A TEENAGE girl who carried out a knifepoint robbery at a newsagent's was yesterday sentenced to three years in a young offenders' institution.

Durham Crown Court was told that Donna Marie Kennedy pressed a bladed implement to the neck of an assistant sorting magazines at Henry's Newsagents, in Easington Colliery, County Durham.

Kennedy, 18, grabbed the woman's arm, pulled it behind her back and pushed her towards the till, saying, 'Give us the money'.

Ros Scott-Bell, prosecuting, said the assistant, fearing she was going to be killed, handed £120 in notes to Kennedy, who fled the premises.

But she recognised Kennedy as someone who had twice been in the Seaside Lane shop earlier that morning, while a male customer picked her out from security camera footage taken outside.

Kennedy was arrested at a house nearby, and £100 was found under a settee on which she was sitting.

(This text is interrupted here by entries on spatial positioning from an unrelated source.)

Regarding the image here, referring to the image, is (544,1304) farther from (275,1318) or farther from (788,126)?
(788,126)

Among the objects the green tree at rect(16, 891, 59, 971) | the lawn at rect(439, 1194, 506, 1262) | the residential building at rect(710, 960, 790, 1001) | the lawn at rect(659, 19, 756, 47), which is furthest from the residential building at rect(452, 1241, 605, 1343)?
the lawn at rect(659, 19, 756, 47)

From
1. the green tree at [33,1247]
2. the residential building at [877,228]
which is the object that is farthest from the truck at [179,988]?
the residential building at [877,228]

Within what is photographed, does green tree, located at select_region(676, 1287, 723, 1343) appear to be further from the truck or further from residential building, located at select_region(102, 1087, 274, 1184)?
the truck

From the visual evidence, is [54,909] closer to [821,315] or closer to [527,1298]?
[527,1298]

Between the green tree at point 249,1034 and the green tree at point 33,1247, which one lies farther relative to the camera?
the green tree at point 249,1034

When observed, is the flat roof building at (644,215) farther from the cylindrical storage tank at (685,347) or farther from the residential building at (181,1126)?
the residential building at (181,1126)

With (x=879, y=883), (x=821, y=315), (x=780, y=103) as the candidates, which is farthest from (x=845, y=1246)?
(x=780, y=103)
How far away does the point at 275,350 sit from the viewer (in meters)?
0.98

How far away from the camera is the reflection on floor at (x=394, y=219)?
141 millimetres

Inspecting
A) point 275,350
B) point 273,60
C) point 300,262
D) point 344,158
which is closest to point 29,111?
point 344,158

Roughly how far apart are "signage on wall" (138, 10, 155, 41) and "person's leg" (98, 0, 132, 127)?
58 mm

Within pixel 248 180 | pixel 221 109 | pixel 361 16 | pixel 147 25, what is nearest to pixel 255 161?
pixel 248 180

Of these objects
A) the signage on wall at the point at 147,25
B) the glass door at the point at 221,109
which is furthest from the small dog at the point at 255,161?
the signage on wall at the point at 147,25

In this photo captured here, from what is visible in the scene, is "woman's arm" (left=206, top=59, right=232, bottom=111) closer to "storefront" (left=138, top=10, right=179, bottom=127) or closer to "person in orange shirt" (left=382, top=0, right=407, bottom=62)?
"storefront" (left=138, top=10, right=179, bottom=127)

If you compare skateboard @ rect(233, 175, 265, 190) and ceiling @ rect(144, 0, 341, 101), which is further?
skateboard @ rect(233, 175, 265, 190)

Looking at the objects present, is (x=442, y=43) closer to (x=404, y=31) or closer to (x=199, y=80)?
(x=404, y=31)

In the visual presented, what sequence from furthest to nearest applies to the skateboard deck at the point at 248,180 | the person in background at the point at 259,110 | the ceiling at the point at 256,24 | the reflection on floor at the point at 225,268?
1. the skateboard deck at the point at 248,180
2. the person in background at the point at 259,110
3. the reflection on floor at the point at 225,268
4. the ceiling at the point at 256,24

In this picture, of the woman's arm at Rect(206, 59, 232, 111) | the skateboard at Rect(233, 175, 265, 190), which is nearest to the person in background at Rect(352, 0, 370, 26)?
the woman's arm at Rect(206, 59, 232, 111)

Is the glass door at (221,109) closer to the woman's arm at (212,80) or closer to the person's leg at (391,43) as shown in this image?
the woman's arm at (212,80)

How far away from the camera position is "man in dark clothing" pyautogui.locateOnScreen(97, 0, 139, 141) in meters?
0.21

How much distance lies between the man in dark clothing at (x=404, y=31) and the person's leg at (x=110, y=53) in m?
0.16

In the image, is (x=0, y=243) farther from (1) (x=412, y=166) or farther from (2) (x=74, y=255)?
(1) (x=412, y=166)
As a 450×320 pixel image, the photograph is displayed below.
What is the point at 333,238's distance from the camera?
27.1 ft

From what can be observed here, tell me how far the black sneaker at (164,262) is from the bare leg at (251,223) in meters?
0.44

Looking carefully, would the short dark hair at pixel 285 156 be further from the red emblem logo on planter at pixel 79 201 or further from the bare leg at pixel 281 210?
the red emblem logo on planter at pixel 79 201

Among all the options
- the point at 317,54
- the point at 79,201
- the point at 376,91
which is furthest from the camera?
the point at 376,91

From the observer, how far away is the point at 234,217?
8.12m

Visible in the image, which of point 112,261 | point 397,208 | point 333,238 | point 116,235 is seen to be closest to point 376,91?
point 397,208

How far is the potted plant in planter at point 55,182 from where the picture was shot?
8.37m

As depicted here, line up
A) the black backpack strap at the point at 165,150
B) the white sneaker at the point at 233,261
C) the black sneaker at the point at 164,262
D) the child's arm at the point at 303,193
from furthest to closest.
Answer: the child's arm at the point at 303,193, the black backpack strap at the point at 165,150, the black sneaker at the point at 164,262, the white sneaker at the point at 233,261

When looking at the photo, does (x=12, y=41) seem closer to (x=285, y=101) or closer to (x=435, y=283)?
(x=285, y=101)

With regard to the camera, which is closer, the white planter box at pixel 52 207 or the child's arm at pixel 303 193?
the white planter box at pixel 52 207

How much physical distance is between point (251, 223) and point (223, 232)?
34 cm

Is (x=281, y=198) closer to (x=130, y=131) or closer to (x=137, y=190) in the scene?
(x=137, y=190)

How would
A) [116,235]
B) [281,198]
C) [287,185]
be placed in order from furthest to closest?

Miss Scott-Bell said the assistant described the ordeal as the most frightening experience in her life, and for several weeks after, was scared to leave her house.

She was unable to go back to work in the weeks after the raid, last September.

Kennedy, of Mansell Crescent, Peterlee, County Durham, admitted robbery at an earlier hearing.

Jane Waugh, in mitigation, said it was "somewhat of a leap in seriousness to the limited offending she has previously committed" and said the death of a friend at the age of 16 had "triggered a downward spiral".

Kennedy became a binge drinker as well as an abuser of amphetamines and ecstasy, and suffered depression and attempted suicide last November.

Judge Richard Lowden said: "Vulnerable newsagents need to be protected.

"This was a premeditated offence, as you went away to get some sort of weapon to terrorise this elderly woman."